What’s in IT for your Dog?

Can anyone say, 'Veggies' in a kibble please?

Contributed by Sandi Martinez

Picture this: you’re hungry.  It’s way passed your lunch-time.  You’ve been hung up at the office because of last-minute projects that absolutely need your attention and can’t wait another minute.  Your stomach growls embarrassingly loud as you hurriedly make your way out of the office.  Your head is spinning; you are light-headed.  You admonish yourself for forgetting your lunch at home, or worse yet, not making the time to make somewhat of a healthy bite.

Your watch is glaring at you and reminding you – 22 minutes and counting.  Your half-hour lunch is nearly finished and you have no idea where you’re going.  What’ll it be today?  Mick’nD’s?  TacoNow?  BellyBelch’s drive-up?  It’s okay… we all do this, we can admit it – the whole world is on a time-pinch.

 Does this apply to your pet too?  You could swear they’re laughing at you, as you spin your ‘tail’ around looking for keys, the missing purse, the light jacket in case it rains.  They smile and wonder why the rush?  What about their food?  It’s fine, knock yourself out with a worried hurry, but don’t forget to feed them!  So what are you feeding them?   Is it made in the United States?  Do the first five ingredients mention a whole meat?  Are there By-products?  What about artificial colorants?  Is there ground corn or whole grain corn in the ingredients?  And lastly, BHA, BHT, or etholxyquin (hard to pronounce isn’t it!)?  

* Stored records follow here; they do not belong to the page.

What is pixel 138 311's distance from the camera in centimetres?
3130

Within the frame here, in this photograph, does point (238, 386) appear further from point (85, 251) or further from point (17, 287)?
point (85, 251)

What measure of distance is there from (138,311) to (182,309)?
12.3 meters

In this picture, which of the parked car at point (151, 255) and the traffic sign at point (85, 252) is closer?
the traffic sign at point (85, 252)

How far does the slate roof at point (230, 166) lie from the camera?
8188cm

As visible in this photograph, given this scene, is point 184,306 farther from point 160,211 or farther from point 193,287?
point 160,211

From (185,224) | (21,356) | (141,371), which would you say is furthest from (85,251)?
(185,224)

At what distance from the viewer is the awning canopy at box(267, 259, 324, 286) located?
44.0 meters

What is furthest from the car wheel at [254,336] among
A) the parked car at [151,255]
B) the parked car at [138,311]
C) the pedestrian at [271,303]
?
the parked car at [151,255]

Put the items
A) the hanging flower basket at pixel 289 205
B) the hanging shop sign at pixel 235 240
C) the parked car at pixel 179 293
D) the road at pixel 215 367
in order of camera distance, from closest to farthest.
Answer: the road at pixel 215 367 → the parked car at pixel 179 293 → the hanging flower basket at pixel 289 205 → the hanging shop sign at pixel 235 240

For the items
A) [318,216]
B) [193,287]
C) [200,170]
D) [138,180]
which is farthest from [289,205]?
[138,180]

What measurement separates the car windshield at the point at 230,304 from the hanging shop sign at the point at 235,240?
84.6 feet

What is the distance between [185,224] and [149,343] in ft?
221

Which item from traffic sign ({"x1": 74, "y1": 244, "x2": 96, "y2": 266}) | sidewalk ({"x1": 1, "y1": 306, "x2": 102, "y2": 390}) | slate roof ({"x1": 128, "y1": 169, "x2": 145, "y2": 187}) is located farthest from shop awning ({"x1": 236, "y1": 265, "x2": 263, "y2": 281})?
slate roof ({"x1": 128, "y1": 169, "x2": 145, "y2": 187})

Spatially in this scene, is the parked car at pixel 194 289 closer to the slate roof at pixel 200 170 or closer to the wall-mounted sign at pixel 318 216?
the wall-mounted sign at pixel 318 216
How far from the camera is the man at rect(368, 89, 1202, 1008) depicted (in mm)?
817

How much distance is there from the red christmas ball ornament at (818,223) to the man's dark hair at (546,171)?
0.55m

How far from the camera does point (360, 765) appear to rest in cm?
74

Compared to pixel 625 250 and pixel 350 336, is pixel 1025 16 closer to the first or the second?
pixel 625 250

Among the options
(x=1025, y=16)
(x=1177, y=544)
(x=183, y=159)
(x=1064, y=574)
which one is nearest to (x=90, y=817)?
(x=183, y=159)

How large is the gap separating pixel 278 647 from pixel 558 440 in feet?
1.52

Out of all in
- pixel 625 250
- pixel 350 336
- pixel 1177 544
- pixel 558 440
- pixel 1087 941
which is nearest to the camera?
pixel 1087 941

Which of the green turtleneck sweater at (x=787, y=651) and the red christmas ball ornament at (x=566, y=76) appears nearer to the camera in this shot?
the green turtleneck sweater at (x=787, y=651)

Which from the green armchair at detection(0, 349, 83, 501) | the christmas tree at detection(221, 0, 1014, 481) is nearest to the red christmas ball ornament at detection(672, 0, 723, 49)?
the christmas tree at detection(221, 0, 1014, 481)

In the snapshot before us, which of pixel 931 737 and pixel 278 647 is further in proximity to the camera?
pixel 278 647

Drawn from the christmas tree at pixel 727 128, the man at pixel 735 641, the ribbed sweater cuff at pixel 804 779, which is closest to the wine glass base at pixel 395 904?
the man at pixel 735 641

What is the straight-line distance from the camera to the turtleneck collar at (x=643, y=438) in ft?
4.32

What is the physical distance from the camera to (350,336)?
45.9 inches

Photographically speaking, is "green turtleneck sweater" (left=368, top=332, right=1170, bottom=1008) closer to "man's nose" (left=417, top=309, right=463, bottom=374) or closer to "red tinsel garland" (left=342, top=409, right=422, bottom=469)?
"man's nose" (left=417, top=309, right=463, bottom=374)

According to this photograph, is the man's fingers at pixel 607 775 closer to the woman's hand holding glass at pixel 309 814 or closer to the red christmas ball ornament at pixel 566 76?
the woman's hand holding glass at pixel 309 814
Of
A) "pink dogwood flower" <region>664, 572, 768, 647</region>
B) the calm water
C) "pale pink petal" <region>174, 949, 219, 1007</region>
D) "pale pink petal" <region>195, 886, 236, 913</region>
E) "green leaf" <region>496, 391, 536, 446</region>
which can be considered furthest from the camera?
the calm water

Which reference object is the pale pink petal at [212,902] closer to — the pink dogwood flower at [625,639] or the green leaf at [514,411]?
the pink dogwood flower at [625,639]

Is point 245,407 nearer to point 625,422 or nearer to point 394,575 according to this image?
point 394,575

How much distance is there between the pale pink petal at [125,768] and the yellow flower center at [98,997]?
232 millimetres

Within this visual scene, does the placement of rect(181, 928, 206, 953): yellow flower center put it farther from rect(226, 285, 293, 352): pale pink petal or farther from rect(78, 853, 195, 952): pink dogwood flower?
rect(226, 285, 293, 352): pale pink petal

Would you eat out everyday to the above-mentioned food-stops?  If you do this daily, how does your body feel, and what do you look like when you look in the mirror?  What are the good foods to feed Fido, and how do you know what to look for?  Many factors tie into making good decisions when dog-food shopping; the price, your dog’s health, and your dog’s age and the life-stage they’re in.  Ingredients, ingredients, ingredients!  Be sure that fish, a whole meat, or eggs are listed first.  Without getting too technical, dog-foods with high-quality ingredients (vegetables, fruits, brown rice and barley) are a safe bet.  Be sure to speak with your veterinarian when switching foods, or just let your dog tell you how to administer it.  After all, they’re patient enough to watch you running around for lost things every morning, why not be more aware of their food ingestion?  Making a nice salad for yourself for lunch is the equivalent of taking the time to research the best and healthy foods for your pet!